Jetzt ist das Spiel auf dem neuesten *offiziellen* Stand!

Die PES Edit-Patches  sind *keine offiziellen Patches!* Das sind Fan-Patches welche die 1./2. deutsche Bundesliga und einiges mehr integrieren.
Wenn du diese nutzen möchtest lade dir den aktuellsten runter (das ist eh der 1.3) und folge den Anweisungen genau, vergiss dann nicht den Kitserver zu attachen (aktivieren) und bei jedem offiziellen zukünftigen Update von Konami musst du vorher den Kitserver wieder dettachen (deaktivierten) sonst werden Dateien verwurstelt und alles stürzt ab.


----------



## TrixTerminator (14. Oktober 2011)

Aha! Es leben die Bewohner von St. Hanappi! Danke für die Antwort!

So, ok ich möchte natürlich den inoffiziellen Patch haben. 

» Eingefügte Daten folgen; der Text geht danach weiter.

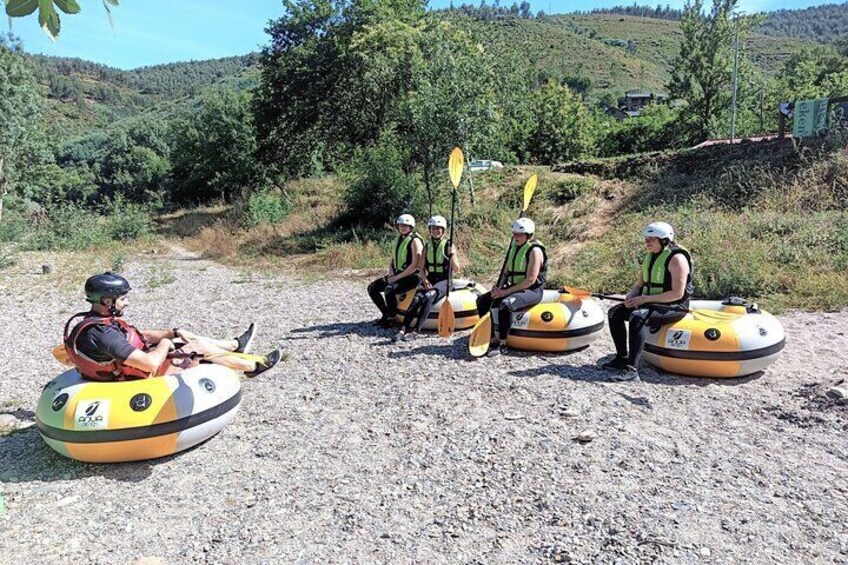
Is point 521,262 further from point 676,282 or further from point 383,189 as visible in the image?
point 383,189

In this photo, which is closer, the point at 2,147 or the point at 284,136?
the point at 2,147

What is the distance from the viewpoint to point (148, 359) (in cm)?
465

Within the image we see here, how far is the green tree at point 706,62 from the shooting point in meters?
23.8

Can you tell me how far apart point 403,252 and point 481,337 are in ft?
6.51

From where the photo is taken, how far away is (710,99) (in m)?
26.0

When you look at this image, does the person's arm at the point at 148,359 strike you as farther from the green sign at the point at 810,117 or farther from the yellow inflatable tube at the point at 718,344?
the green sign at the point at 810,117

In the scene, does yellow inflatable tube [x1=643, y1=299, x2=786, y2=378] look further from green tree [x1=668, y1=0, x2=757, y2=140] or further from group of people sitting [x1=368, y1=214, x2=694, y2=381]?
green tree [x1=668, y1=0, x2=757, y2=140]

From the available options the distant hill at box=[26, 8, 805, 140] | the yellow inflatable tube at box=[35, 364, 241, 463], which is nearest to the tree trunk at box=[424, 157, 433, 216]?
the yellow inflatable tube at box=[35, 364, 241, 463]

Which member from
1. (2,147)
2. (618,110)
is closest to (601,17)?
(618,110)

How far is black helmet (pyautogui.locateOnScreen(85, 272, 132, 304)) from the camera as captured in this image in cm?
457

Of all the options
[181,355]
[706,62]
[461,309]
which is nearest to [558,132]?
[706,62]

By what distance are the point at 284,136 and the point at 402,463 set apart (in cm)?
2458

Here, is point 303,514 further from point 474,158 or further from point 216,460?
point 474,158

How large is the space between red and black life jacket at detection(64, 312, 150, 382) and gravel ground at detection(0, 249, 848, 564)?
730mm
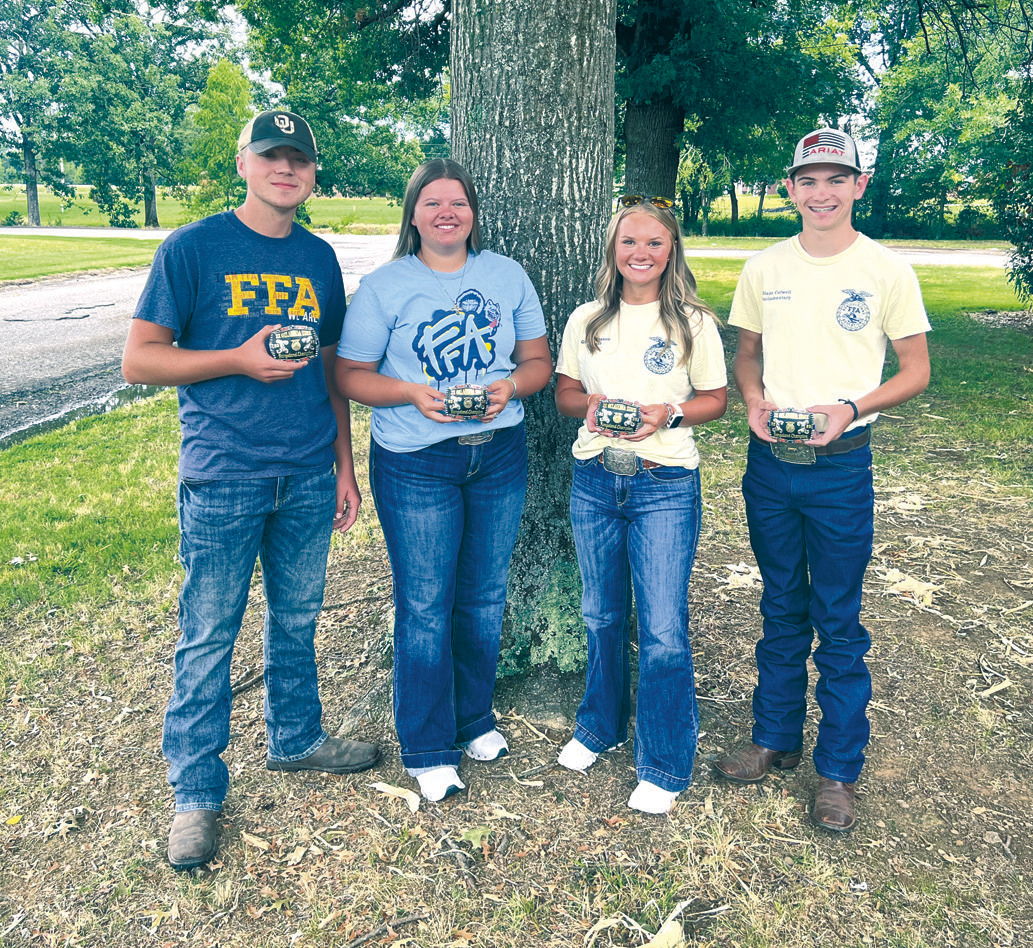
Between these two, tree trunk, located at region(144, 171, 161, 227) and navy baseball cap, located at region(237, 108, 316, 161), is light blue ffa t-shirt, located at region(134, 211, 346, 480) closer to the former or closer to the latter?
navy baseball cap, located at region(237, 108, 316, 161)

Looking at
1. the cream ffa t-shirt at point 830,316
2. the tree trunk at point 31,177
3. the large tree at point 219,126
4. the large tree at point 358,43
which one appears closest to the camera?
the cream ffa t-shirt at point 830,316

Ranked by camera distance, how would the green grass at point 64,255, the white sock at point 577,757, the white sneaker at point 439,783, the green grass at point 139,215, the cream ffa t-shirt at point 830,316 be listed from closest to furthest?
the cream ffa t-shirt at point 830,316 → the white sneaker at point 439,783 → the white sock at point 577,757 → the green grass at point 64,255 → the green grass at point 139,215

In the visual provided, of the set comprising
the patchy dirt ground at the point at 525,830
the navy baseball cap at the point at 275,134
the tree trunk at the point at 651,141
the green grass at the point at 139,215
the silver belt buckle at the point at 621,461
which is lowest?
the patchy dirt ground at the point at 525,830

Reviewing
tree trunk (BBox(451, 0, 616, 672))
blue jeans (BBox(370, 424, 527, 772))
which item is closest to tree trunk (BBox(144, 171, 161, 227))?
tree trunk (BBox(451, 0, 616, 672))

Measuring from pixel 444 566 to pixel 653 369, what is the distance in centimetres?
99

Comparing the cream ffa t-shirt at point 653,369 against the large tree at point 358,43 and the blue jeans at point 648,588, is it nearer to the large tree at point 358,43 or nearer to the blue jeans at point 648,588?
the blue jeans at point 648,588

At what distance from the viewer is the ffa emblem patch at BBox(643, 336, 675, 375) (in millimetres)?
2812

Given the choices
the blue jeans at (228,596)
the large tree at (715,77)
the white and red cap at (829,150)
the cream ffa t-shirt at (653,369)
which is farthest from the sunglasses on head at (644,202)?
the large tree at (715,77)

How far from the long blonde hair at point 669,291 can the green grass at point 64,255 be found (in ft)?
67.4

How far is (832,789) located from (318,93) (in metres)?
23.9

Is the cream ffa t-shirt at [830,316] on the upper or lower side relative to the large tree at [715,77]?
lower

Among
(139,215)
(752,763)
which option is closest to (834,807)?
(752,763)

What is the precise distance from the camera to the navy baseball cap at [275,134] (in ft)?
8.55

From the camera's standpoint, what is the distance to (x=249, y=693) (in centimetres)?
386
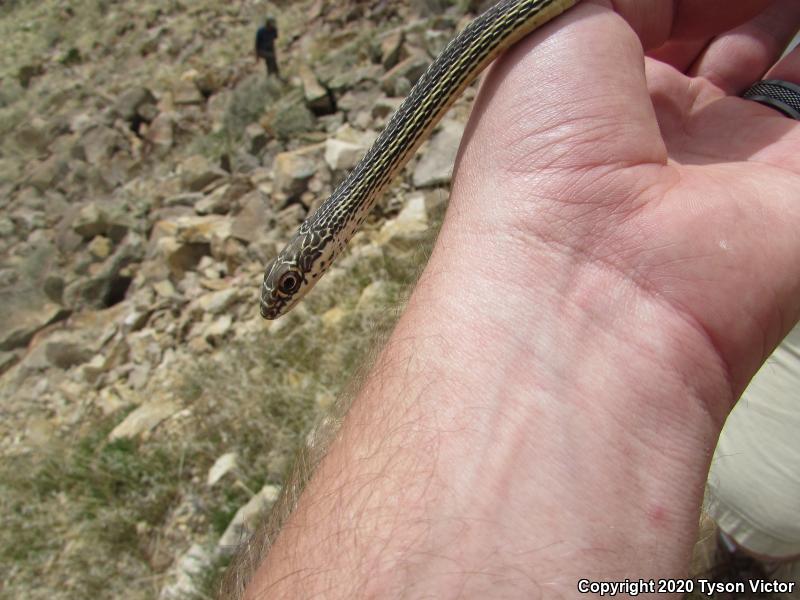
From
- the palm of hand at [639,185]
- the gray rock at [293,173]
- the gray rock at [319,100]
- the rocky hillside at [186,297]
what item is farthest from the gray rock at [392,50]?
the palm of hand at [639,185]

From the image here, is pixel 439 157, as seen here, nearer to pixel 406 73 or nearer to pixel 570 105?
pixel 406 73

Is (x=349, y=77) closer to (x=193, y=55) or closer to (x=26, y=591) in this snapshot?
(x=26, y=591)

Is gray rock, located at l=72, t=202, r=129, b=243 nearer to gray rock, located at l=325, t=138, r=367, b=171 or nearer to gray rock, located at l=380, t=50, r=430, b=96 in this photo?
gray rock, located at l=325, t=138, r=367, b=171

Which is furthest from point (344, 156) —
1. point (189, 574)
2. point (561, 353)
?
point (561, 353)

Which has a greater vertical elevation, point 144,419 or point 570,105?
point 570,105

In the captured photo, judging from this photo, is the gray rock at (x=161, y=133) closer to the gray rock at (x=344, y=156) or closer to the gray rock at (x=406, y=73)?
the gray rock at (x=406, y=73)

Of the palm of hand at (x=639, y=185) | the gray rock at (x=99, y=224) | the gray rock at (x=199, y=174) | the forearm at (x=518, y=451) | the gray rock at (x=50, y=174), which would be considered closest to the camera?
the forearm at (x=518, y=451)

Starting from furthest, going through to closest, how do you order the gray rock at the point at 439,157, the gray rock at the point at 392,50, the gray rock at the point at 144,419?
the gray rock at the point at 392,50, the gray rock at the point at 439,157, the gray rock at the point at 144,419
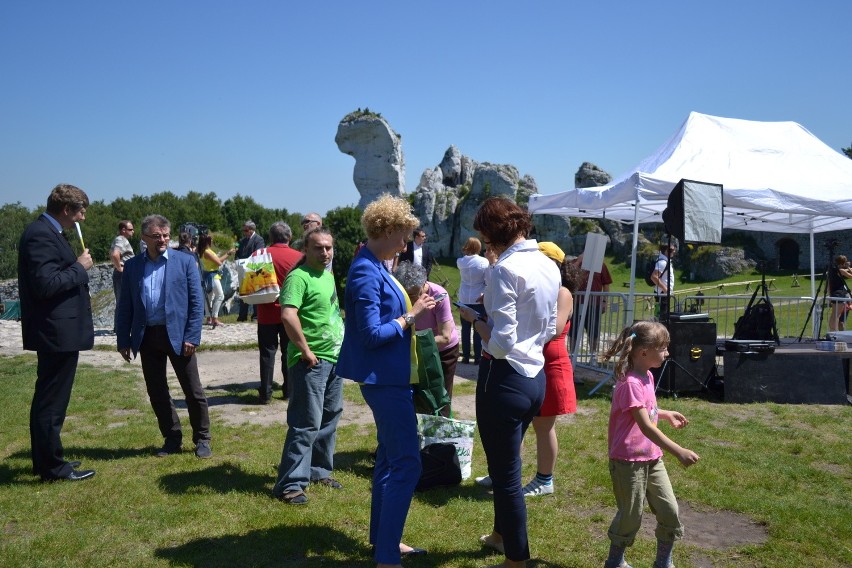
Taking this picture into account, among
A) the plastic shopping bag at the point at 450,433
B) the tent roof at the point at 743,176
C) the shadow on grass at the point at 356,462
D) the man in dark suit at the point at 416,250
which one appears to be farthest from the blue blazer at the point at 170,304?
the tent roof at the point at 743,176

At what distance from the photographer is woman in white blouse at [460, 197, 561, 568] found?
115 inches

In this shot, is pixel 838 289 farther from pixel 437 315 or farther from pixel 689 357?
pixel 437 315

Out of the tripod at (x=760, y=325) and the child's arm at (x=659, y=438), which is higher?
the tripod at (x=760, y=325)

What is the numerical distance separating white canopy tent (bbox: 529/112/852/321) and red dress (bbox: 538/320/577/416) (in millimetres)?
3907

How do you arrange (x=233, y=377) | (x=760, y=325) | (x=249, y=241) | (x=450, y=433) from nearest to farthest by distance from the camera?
(x=450, y=433) < (x=760, y=325) < (x=233, y=377) < (x=249, y=241)

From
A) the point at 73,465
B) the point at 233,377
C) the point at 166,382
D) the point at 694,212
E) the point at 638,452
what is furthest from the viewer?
the point at 233,377

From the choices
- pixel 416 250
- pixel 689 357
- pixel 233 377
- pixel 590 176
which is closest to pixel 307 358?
pixel 233 377

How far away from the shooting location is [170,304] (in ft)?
15.9

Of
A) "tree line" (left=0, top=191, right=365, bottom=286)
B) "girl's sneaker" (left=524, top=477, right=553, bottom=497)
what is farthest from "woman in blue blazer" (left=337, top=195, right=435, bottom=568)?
"tree line" (left=0, top=191, right=365, bottom=286)

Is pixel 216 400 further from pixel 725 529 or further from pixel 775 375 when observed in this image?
pixel 775 375

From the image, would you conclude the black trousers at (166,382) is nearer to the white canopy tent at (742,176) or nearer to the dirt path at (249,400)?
the dirt path at (249,400)

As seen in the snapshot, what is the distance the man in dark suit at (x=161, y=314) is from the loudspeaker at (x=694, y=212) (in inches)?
201

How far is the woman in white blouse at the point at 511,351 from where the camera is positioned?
2.92m

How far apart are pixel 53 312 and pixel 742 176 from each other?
26.9 feet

Nächste Frage, was ist attachen? Wie geht das? Habe Kitserver runtergeladen und komme damit leider wieder nicht weiter.


----------



## TrixTerminator (14. Oktober 2011)

Kitserver cannot work with it.   Ist jetzt mein neuestes Problem..


----------



## TrixTerminator (15. Oktober 2011)

h   i   l   f   e   bin ich hier der einzige der pes mit patch spielen will?


----------



## jensi251 (15. Oktober 2011)

Wenn dir niemand helfen kann. Außerdem bist du zu ungeduldig 4posts an einem Tag nacheinander.
Schau dich lieber im Pes Forum um.


----------



## TrixTerminator (18. Oktober 2011)

So, dieser Bengel hat mir geholfen, PES 2012 Patch Installieren (1.3) (Bundesliga-Patch) + Inhalte und features des patches - YouTube

Wenn jetzt noch jemand Fragen haben sollte kann ich weiterhelfen.


----------